▶ [SELECTED EXCERPT]:

* START *

Even if there are no clocks on any walls, time still ticks in the background of every lecture, whether it is pointed out by the instructor or not. (Most teachers don't point it out.) It's this way with morality and ethics. If no teacher specifically mentions the word "morality" in class, and no teacher specifically talks about "ethics," the fact is, morality is an integral part of every subject, and this is true from the first day of kindergarten through the last day of graduate school.
I'm sure Comenius and Webster understood this. But somewhere along the way, this elementary truth got swept into the deep postmodern waters in which we are now adrift. Some of the most intelligent educators today, such as Professor Mearsheimer, talk as though they haven't really thought through this point. But surely they have. Yet...maybe...they haven't. And if they haven't thought through it, then how many parents have? How many third grade teachers? And how many high school principals?

* END *

▶ [DATASET EXTRACT]:
* START *

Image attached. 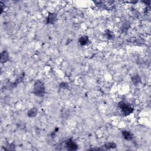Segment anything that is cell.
<instances>
[{
  "label": "cell",
  "mask_w": 151,
  "mask_h": 151,
  "mask_svg": "<svg viewBox=\"0 0 151 151\" xmlns=\"http://www.w3.org/2000/svg\"><path fill=\"white\" fill-rule=\"evenodd\" d=\"M45 93L44 83L41 80H37L34 83L33 87V93L38 97H43Z\"/></svg>",
  "instance_id": "1"
},
{
  "label": "cell",
  "mask_w": 151,
  "mask_h": 151,
  "mask_svg": "<svg viewBox=\"0 0 151 151\" xmlns=\"http://www.w3.org/2000/svg\"><path fill=\"white\" fill-rule=\"evenodd\" d=\"M119 107L125 116L129 115L133 112V108L129 103L124 101H121L119 103Z\"/></svg>",
  "instance_id": "2"
},
{
  "label": "cell",
  "mask_w": 151,
  "mask_h": 151,
  "mask_svg": "<svg viewBox=\"0 0 151 151\" xmlns=\"http://www.w3.org/2000/svg\"><path fill=\"white\" fill-rule=\"evenodd\" d=\"M57 15L54 12H49L48 16L46 18L47 24H54L57 21Z\"/></svg>",
  "instance_id": "3"
},
{
  "label": "cell",
  "mask_w": 151,
  "mask_h": 151,
  "mask_svg": "<svg viewBox=\"0 0 151 151\" xmlns=\"http://www.w3.org/2000/svg\"><path fill=\"white\" fill-rule=\"evenodd\" d=\"M66 147L69 151H75L78 149V145L72 139H69L66 142Z\"/></svg>",
  "instance_id": "4"
},
{
  "label": "cell",
  "mask_w": 151,
  "mask_h": 151,
  "mask_svg": "<svg viewBox=\"0 0 151 151\" xmlns=\"http://www.w3.org/2000/svg\"><path fill=\"white\" fill-rule=\"evenodd\" d=\"M9 54L6 51V50H4V51L1 52V63H4L7 62L9 60Z\"/></svg>",
  "instance_id": "5"
},
{
  "label": "cell",
  "mask_w": 151,
  "mask_h": 151,
  "mask_svg": "<svg viewBox=\"0 0 151 151\" xmlns=\"http://www.w3.org/2000/svg\"><path fill=\"white\" fill-rule=\"evenodd\" d=\"M122 136L123 138L126 141H130L133 139V135L132 134L131 132L127 130H123L122 131Z\"/></svg>",
  "instance_id": "6"
},
{
  "label": "cell",
  "mask_w": 151,
  "mask_h": 151,
  "mask_svg": "<svg viewBox=\"0 0 151 151\" xmlns=\"http://www.w3.org/2000/svg\"><path fill=\"white\" fill-rule=\"evenodd\" d=\"M89 42V37L87 36H84L82 37H80L78 38V42L80 45H85L87 44L88 42Z\"/></svg>",
  "instance_id": "7"
},
{
  "label": "cell",
  "mask_w": 151,
  "mask_h": 151,
  "mask_svg": "<svg viewBox=\"0 0 151 151\" xmlns=\"http://www.w3.org/2000/svg\"><path fill=\"white\" fill-rule=\"evenodd\" d=\"M37 112L38 111L37 109L35 108L31 109L30 111H28V112H27V115L28 117H34L36 116V115L37 114Z\"/></svg>",
  "instance_id": "8"
},
{
  "label": "cell",
  "mask_w": 151,
  "mask_h": 151,
  "mask_svg": "<svg viewBox=\"0 0 151 151\" xmlns=\"http://www.w3.org/2000/svg\"><path fill=\"white\" fill-rule=\"evenodd\" d=\"M105 36L107 38L109 39V40H112V39L114 38V35L113 33V32H112L111 31L109 30H107L105 31Z\"/></svg>",
  "instance_id": "9"
},
{
  "label": "cell",
  "mask_w": 151,
  "mask_h": 151,
  "mask_svg": "<svg viewBox=\"0 0 151 151\" xmlns=\"http://www.w3.org/2000/svg\"><path fill=\"white\" fill-rule=\"evenodd\" d=\"M116 146L117 145L114 142H107L105 144V147L106 149H114L116 148Z\"/></svg>",
  "instance_id": "10"
},
{
  "label": "cell",
  "mask_w": 151,
  "mask_h": 151,
  "mask_svg": "<svg viewBox=\"0 0 151 151\" xmlns=\"http://www.w3.org/2000/svg\"><path fill=\"white\" fill-rule=\"evenodd\" d=\"M132 80L135 84H138V83L141 82V77H139V76L138 75H134L133 76H132Z\"/></svg>",
  "instance_id": "11"
},
{
  "label": "cell",
  "mask_w": 151,
  "mask_h": 151,
  "mask_svg": "<svg viewBox=\"0 0 151 151\" xmlns=\"http://www.w3.org/2000/svg\"><path fill=\"white\" fill-rule=\"evenodd\" d=\"M5 149L8 151L14 150V149H15V145L14 144H9L8 145H7V146H6Z\"/></svg>",
  "instance_id": "12"
},
{
  "label": "cell",
  "mask_w": 151,
  "mask_h": 151,
  "mask_svg": "<svg viewBox=\"0 0 151 151\" xmlns=\"http://www.w3.org/2000/svg\"><path fill=\"white\" fill-rule=\"evenodd\" d=\"M68 84H67V83H65V82H62L60 84V87L61 88H62V89H67V87H68Z\"/></svg>",
  "instance_id": "13"
},
{
  "label": "cell",
  "mask_w": 151,
  "mask_h": 151,
  "mask_svg": "<svg viewBox=\"0 0 151 151\" xmlns=\"http://www.w3.org/2000/svg\"><path fill=\"white\" fill-rule=\"evenodd\" d=\"M129 27V23L124 24L123 25V27H122V30L125 31V30H127L128 29Z\"/></svg>",
  "instance_id": "14"
},
{
  "label": "cell",
  "mask_w": 151,
  "mask_h": 151,
  "mask_svg": "<svg viewBox=\"0 0 151 151\" xmlns=\"http://www.w3.org/2000/svg\"><path fill=\"white\" fill-rule=\"evenodd\" d=\"M4 4L2 2H0V7H1V13L3 11V9H4Z\"/></svg>",
  "instance_id": "15"
}]
</instances>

* END *

▶ [EXERCISES TO COMPLETE]:
A. Reproduce the section of the passage on morality in education that opens with the words containing "Even if there" and closes with "of graduate school.".
B. Pick up the passage on morality in education after its last sentence and keep writing it.

▶ [RESPONSE LIST]:
A.
Even if there are no clocks on any walls, time still ticks in the background of every lecture, whether it is pointed out by the instructor or not. (Most teachers don't point it out.) It's this way with morality and ethics. If no teacher specifically mentions the word "morality" in class, and no teacher specifically talks about "ethics," the fact is, morality is an integral part of every subject, and this is true from the first day of kindergarten through the last day of graduate school.

B.
Mearscheimer was propagating the great presumption of secularism which says it is possible to be "neutral" about morality, and that secularized education is "amoral." But it simply can't be. That's because─and now for the the biggest dirty little secret of all─secularism (the accepted and celebrated foundation of American education today), is a faith, and every secularist is a person of faith, even the most rabid atheist.
Have I lost my mind? I don't think so. In fact, with the help of people like Albert Greene, Francis Schaeffer and John Dewey, I think I've found my mind. But I'll let you decide.
Did I say John Dewey? Yes! He helped me see something important. So for my first witness, I call to the stand none other than the Father of Progressive Education himself, the author of A Common Faith.
Lean in. Please.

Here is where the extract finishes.